Preventing Chronic Disease November 10, 2006Posted by Hegemony in Health, Science.
This article is a summary of recent reports released by the the World Health Organization. I hope to characterize the WHO proposed framework for preventing chronic disease.
With over 58 million deaths each year chronic disease will account for over 35 million of them. These include heart disease, stroke, cancer, and other chronic diseases. 15 million of these deaths occur in people under the age of 70. Contrary to popular belief, these are not “diseases of affluence”. Four out of five deaths from chronic disease are seen in low to middle income nations. These figures are increasing, which is especially alarming considering much of it is avoidable. Over 80% of heart disease, stroke, and diabetes as well as 40% of cancer could be avoided through life style modifications. In many afflicted nations medical treatment is spotty at best and medications are hard to come by. The goal of a WHO initiative is to reduce deaths from chronic disease by 2% each year.
In fact physical exercise, avoidance of tobacco, and a reasonable diet are the most important first steps in reducing the death rate. This may seem a daunting task for many nations, but the WHO has developed a stepwise plan of action. There are three main planning steps and three main implementation steps.
In the planning steps the first part is the acceptance of this framework by the national government. Without this support the effort will inevitably fail. Indonesia’s attempt at implementation is evidence of this. Chronic disease rates doubled there between 1981 and 2001 but only when all government groups collaborated were they able to get a plan in place. The next step is to adopt a plan for combating chronic disease that will take action in the next 5-10 years. The final planning step is to evaluate which steps will provide the most benefit and where. Also, determining what groups will be responsible for what steps.
This implementation steps are often known as core, expanded, and desirable. It is up to each nation to decide what issues they want to focus on (the core). It is important that they not overextend themselves in the expansion phase. It is bet that they do fewer things well than many things poorly.
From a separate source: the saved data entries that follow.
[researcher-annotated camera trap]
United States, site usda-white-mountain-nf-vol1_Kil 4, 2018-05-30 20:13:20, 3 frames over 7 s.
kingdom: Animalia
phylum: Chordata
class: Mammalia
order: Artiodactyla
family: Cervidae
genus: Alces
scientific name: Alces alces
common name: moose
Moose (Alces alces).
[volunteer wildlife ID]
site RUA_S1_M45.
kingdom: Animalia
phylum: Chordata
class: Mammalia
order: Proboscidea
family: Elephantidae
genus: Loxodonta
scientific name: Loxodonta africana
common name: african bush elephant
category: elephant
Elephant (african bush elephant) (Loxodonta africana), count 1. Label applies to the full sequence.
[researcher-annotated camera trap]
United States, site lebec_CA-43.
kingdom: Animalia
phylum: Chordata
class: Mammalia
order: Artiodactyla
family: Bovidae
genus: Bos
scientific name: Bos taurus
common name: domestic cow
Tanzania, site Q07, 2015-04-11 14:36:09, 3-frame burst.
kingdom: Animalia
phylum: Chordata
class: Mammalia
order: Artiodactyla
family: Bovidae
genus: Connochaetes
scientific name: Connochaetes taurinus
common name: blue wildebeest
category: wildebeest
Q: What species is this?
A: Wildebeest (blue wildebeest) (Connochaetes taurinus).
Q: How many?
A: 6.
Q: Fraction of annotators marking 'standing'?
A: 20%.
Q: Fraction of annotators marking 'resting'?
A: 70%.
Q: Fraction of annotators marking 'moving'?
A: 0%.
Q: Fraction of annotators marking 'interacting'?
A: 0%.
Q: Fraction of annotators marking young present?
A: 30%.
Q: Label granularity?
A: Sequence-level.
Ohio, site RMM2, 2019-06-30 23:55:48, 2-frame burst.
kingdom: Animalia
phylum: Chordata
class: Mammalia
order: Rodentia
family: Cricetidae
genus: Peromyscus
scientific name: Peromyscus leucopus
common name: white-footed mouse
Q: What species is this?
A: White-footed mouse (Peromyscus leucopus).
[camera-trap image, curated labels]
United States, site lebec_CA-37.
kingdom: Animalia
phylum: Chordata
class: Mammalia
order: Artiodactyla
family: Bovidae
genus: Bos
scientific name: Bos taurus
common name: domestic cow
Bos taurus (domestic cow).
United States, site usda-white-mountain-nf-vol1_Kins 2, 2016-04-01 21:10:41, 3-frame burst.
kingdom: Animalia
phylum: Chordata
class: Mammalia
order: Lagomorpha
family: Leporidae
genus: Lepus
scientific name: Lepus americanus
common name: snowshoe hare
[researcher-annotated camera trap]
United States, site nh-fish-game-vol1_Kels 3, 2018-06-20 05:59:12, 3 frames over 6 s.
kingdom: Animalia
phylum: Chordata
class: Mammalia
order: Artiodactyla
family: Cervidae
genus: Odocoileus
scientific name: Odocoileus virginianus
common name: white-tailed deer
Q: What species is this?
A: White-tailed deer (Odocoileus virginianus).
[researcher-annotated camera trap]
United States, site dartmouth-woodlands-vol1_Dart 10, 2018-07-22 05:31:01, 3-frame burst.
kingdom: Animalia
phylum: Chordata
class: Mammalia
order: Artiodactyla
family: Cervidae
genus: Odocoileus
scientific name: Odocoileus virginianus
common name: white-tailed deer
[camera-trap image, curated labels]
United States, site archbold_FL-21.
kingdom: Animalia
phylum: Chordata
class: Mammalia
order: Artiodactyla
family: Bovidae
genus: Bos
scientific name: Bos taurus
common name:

Finally, those in charge must assure that these reforms fit with those already in place.
It is nearly impossible for a single group to institute a national framework in this way. It requires the cooperation of health-based and non-health sectors to function. Indeed, this process requires the involvement of the civil, private and international sectors. Several nations including Tonga, Vietnam, and the Philippines have used this framework to institute programs to combat chronic disease.
All nations could benefit from this process. If we were able to decrease the incidences of death from chronic disease by 2% a year 36 million lives would have been saved by 2015. It is a mater of fact that we must support these programs, especially in low-income nations. Many of these diseases are endemic in these areas and could be corrected with a small amount of political attention. It would not take decades to see a change as some would believe. Many heath benefits can be seen very quickly; for example, tobacco-free policies. People will eventually die of something but no one deserves to go through life with chronic disease.